Following a frisbee related injury, I have received intimations of my own fragility and, at least for today, am unable to walk. Appropriate then that I am reading Moby Dick, and while my condition renders the mad, one-legged captain Ahab unusually sympathetic, the narrator, Ishmael reminds me that this fragility is a more usual condition than I normally admit.
Considering that a man with two legs is but a hobbling wight in all times of danger; considering that the pursuit of whales is always under great and extraordinary difficulties; that every individual moment, indeed, then comprises a peril; under these circumstances is it wise for any maimed man to enter a whale boat in the hunt? As a general thing, the joint owners of the Pequod must have plainly thought not.
– Herman Melville, Moby Dick, ch. 50
Similar reminders of personal frailty were presented during my recent European travels and the day I spent at the Rijksmuseum in Amsterdam. There, where photographs are permitted, I occupied myself with the details of the paintings. Now, in my infirmity, I am able to post these with links to the full paintings in the captions.
With so many still lives, or natures mortes, there were not a few maggots and worms to remind the viewer that, even for the fleet-footed, life itself is fleeting. Here, for example, is a triple act performed by a lizard, a snail, and a maggot beneath a splendid, if seasonally impossible arrangement.

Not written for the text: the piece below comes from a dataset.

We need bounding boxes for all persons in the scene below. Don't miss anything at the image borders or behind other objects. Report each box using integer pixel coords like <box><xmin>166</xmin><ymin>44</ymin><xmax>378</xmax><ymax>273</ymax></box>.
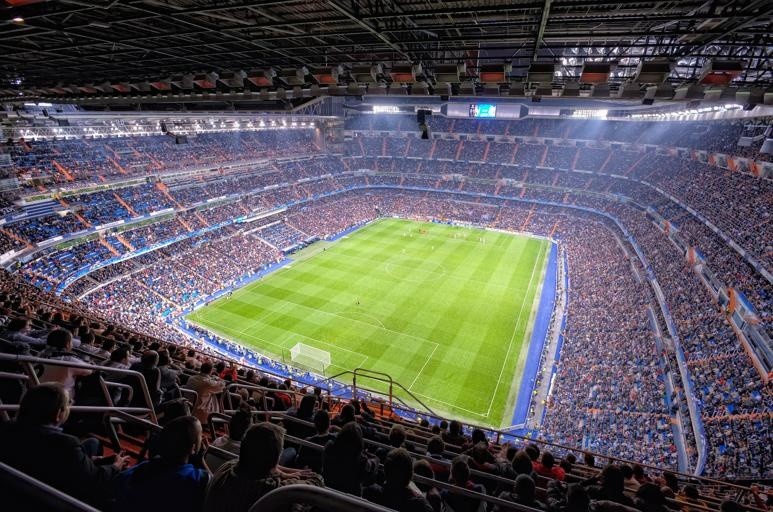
<box><xmin>0</xmin><ymin>108</ymin><xmax>772</xmax><ymax>512</ymax></box>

Also rather good is this depiction of a naval battle near Gibraltar. From a distance, the sky above the ships looks like pretty wallpaper with lots of details over the seascape; close up, these details reveal themselves to be the severed bodies of the sailors who died in the explosions.

If all this death makes one wonder what is important in life, then less gruesome are these two lovers who have stolen a moment of privacy while Amsterdam is out skating on frozen canals,

Difficult to say which is more important, kissing or skating. My favourite detail, from Fishing for Souls, offers a clearer choice. Here, as the theological and military forces of the Protestant Dutch Reformers and the Catholic Holy Roman Empire gather on opposite sides of a river to bring the souls of the dead to their respective cause, two boys stake out their own philosophy and their own claim to the riverbank; one is collecting shells in his hat, while the older, with his hands in his pockets, strikes a nonchalant pose, suggesting that the apparently weightier concerns of religion can go whistle.

I love the Avercamp piece and the different messages + scenes incorporated within. I missed the kissing couple though. Thanks too for pointing out the two boys in ‘Fishing for Souls’ – this too was a very interesting work!